TRECHO DE ORIGEM:
A tarefa a ser resolvida consiste em deslocar de tal modo as metas dos impulsos que elas não possam ser atingidas pela frustração do mundo exterior. 

A sublimação dos impulsos presta o seu auxílio para tanto. Isso é alcançado sobretudo quando se consegue elevar de modo satisfatório o ganho de prazer obtido de fontes de trabalho psíquico e intelectual.

Desse modo o destino pouco pode fazer contra nós. 

Satisfações tais como a alegria do artista ao criar, ao dar corpo aos produtos de sua fantasia, ou a do pesquisador na solução de problemas e na descoberta da verdade, possuem uma qualidade especial que um dia com certeza seremos capazes de caracterizar metapsicologicamente. Por ora apenas podemos dizer de modo figurado que elas nos parecem “mais finas e mais elevadas”, mas a sua intensidade, comparada à saciação de impulsos mais grosseiros, mais primários, é reduzida; elas não agitam a nossa corporeidade.

Contudo, o ponto fraco desse método reside no fato de não ser universalmente aplicável, de ser acessível apenas a poucos seres humanos. Ele pressupõe disposições e aptidões especiais, não exatamente freqüentes na proporção eficaz. Mesmo a esses poucos ele não é capaz de assegurar uma proteção completa contra o sofrimento, não lhes oferece uma couraça impenetrável contra as setas do destino, e costuma fracassar quando o próprio corpo se torna a fonte do sofrimento.

DADOS ARMAZENADOS:
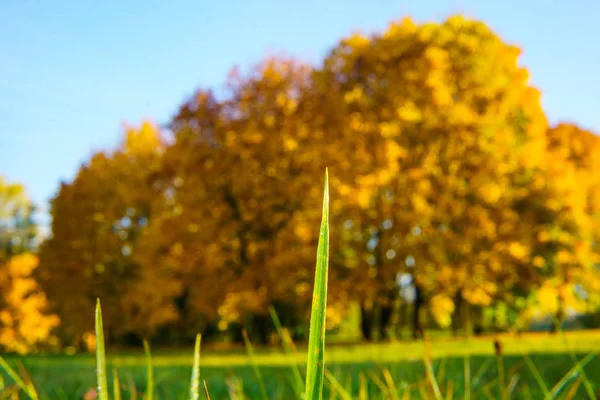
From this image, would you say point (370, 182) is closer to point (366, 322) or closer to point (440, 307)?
point (366, 322)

TAREFA A FAZER: Resuma em duas frases o trecho sobre a sublimação dos impulsos.

RESULTADO DO EXERCÍCIO: Para que a frustração do mundo exterior não atinja as metas dos impulsos, é preciso deslocá-las, e a sublimação ajuda nisso, sobretudo quando se eleva o prazer obtido do trabalho psíquico e intelectual, como a alegria do artista ao criar ou a do pesquisador ao descobrir a verdade. Essas satisfações parecem mais finas e elevadas, mas são menos intensas que as dos impulsos primários, e o método é acessível apenas a poucos, pressupõe aptidões especiais e não protege por completo contra o sofrimento, costumando falhar quando o próprio corpo se torna a fonte dele.